Context management strategy
LLM requests are inherently stateless: the model knows neither the conversation nor the context; every request must resend all relevant content. For example, in a conversation with the AI about a book: first you ask what’s on page 27, then on page 38, and finally on page 300. For each of these requests, the entire book is transmitted again; by the third request, the answers to the first two are included as well—creating multiple redundancies. A context management strategy asks: which parts of the conversation history should be removed, which are essential? For instance, you can insert a summary to reduce character count while preserving context.
Return to taking control Many customers want a user interface again—one they can co‑design and control. Buttons, drop‑downs, input fields.
Summary and key takeaways
In fact, many of the questions discussed are not straightforward to answer. Within the ONTEC AI team, this shows up in lively exchanges between frontend, backend, and product teams—often with a philosophical slant.
What is clear:
LLMs/AI are a user interface in their own right—one in which a button can be superfluous because you can issue commands in natural language. You no longer need to learn how to operate software; you can communicate your intent in natural language—that’s what agents enable.

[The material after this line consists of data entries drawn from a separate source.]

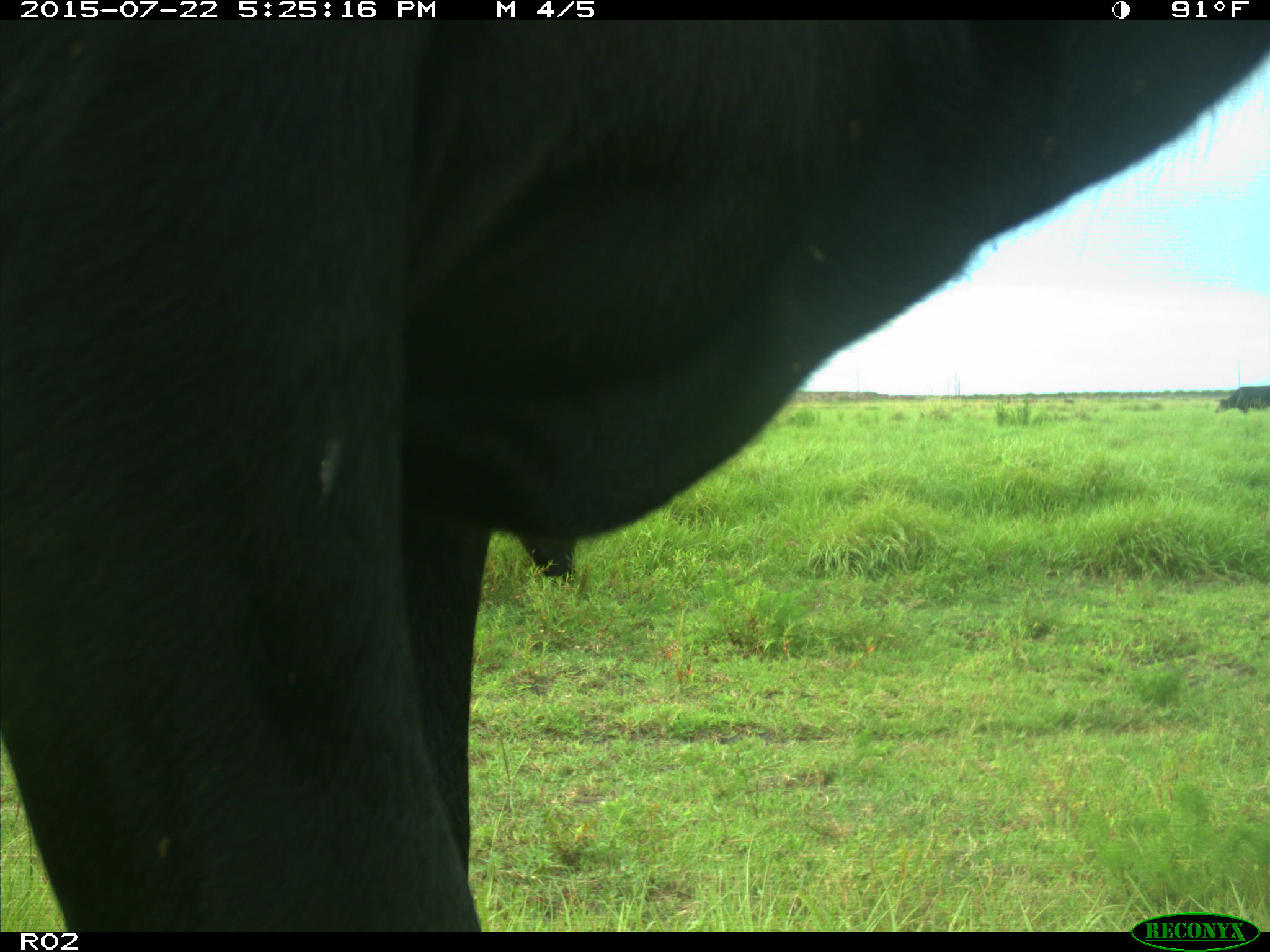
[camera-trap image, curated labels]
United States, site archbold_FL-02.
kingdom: Animalia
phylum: Chordata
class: Mammalia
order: Artiodactyla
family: Bovidae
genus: Bos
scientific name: Bos taurus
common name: domestic cow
Bos taurus (domestic cow).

Chat is the starting point, not the goal: familiar conversation lowers barriers, but precision comes from specialized UI components and multimodality (forms, tables, maps). Where it makes sense, users intentionally operate tools manually—“no‑AI” paths are often the best error prevention.
Verification before autopilot: transparency is applied progressively (“what’s relevant first, drill down as needed”), based on roles and risk. Humans remain accountable; agents work with guardrails and approvals so results are reviewable and safe.
UX starts before the UI: API‑first and governance‑by‑design (permissions, cost, monitoring) shape usage long before anyone sees the interface. Assistants/agents are modular and framed by system prompts—the LLM often sees very little from the user, so clear guardrails and integrations are critical.
The biggest challenge is not flashy screens but reliably correct results.
FAQs
What makes a good AI interface?
A good AI interface uses chat as a familiar entry point but relies on specialized components (forms, tables, maps) and multimodality for precise tasks. Transparency is applied progressively: the key point and the most relevant source first, with details available as needed; agents operate with guardrails, and the human stays in the loop. API‑first and governance‑by‑design (permissions, cost, monitoring) ensure the UX is right even before the UI.
How do I increase employees’ use of AI with an AI interface?
Familiar patterns lower barriers; quick wins and clear language build trust; training is targeted where processes are complex or regulated. Visible control (evidence, uncertainties, approvals), role‑based views, and the option to deliberately choose tools manually increase adoption—supported by an integrated feedback loop.